Problems to work on.
**a)** Answer these about the forum thread on a slow USB 3.0 stick, one answer per line:
(i) What file system was the stick formatted in at first, and what was it changed to?
(ii) How long did the 1gb file take to move to the Sata HDD?
(iii) In the last post, what is USB 2.0 said to have limited the speed of?
**b)** Copy out the part of the forum thread on the slow USB 3.0 stick starting at "Since usb3 is" and ending at "usb 3 card .".
**c)** Pick up the forum thread on the slow USB 3.0 stick after its last sentence and keep writing it.

Text to read.
════════════════════
My usb 3.0 stick is slow as usb 2.0 still

vbimport

#1

i have just bought a usb 3.0 pcie control card for my xp pro computer , and i have also bought a usb 3 stick , now when i transfer a 1gb file from the usb 3 stick to my sata drive on my pc its exactly the same speed in tranfer as i was getting with my usb 2 sticks . is there something i must enable for the faster transfer to take place ?

the memory stick was formatted in fat32 , but i changed it to ntfs to see if that was the issue , but its still going slow as usb 2 .

any help please.


#2

Yo-

Did you check to see if your bios supports usb3 ?

Did your card come with XP drivers for usb3.

Since usb3 is backwardly compatable - sounds like your system is reading it as usb2-eh.


#3

it seemed to install all good with no errors straight from the cd that came with the usb 3 card .

and yes i would also say its reading it at usb 2 speed. as it took 34 seconds to transfer a 1gb file from it to my Sata HDD

i dont know anything about bios or how to check if its enabled in there .

how can i check it in there ?


#4

can bios be udated at all ?


#5

There’s nothing magical about USB 3.0 that would any accessory faster than is in it’s nature.

USB 2.0 is/was NOT the limiting factor in speed for stick memory.

It is/was a limit on the speed of a USB hard drive.
════════════════════
Provided records.
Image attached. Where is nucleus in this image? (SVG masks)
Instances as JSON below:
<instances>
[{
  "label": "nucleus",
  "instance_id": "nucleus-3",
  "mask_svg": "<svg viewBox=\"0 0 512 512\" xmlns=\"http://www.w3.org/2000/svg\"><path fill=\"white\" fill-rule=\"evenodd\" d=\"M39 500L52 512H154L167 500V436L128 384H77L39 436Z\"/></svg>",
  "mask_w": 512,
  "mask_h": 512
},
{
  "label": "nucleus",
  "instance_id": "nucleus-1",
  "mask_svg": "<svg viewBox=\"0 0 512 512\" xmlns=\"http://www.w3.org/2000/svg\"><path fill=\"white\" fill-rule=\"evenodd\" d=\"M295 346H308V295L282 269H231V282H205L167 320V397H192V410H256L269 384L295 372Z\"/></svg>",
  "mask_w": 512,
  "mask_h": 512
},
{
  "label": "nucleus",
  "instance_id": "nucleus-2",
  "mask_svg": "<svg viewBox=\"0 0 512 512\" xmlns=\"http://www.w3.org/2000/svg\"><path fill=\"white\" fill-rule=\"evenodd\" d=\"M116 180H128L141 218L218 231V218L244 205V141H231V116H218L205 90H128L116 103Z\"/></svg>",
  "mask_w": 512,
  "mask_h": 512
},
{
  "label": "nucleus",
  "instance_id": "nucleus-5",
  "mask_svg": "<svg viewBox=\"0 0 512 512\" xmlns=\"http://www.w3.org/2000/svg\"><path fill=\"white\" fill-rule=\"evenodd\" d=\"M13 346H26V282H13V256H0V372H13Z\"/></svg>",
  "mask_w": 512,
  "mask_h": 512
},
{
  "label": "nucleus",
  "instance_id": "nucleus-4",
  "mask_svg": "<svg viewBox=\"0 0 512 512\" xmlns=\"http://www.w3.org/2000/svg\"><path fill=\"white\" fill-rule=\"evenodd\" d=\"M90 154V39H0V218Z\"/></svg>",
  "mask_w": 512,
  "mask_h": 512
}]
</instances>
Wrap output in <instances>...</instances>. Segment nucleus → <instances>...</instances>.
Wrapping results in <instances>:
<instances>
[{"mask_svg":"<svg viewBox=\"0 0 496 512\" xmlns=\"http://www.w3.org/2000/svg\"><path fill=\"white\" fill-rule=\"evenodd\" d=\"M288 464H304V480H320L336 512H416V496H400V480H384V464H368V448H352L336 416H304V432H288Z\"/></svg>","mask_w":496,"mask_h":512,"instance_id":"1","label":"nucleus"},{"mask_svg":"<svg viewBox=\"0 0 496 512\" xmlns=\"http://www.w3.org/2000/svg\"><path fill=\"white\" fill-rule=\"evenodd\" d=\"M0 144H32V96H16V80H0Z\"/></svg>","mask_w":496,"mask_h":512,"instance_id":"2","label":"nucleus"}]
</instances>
════════════════════
Expected answers.
**a)**
(i) It was formatted in fat32 and changed to ntfs.
(ii) 34 seconds.
(iii) A USB hard drive.

**b)**
Since usb3 is backwardly compatable - sounds like your system is reading it as usb2-eh.


#3

it seemed to install all good with no errors straight from the cd that came with the usb 3 card .

**c)**
Though a faster USB standard is “nice” I already bought a dozen eSATA enclosures,
which are so far as I know slightly faster than USB 3.0… the only advantage wold be
not needing to connect a seperate power cable.

What does Bios have to do with it?


#6

[QUOTE=AllanDeGroot;2588531]

What does Bios have to do with it?[/QUOTE]

Alot the motherboard has to support it to even begin to us USB3. The OP should check with the manufacture site for firmware or BIOS update to their Pci card to see what updates they have. Also they have to make sure their O/S even supports USB3 and from the looks of it XP doesn’t support USB3. They need to as well check with M$ site whether or not they have updates to XP that will allow it to support USB3. Just plugging a card doesn’t guarantee that it will work with older O/S one must know that already and do their homework before just running out and buying hardware without knowing some background about compatibility first.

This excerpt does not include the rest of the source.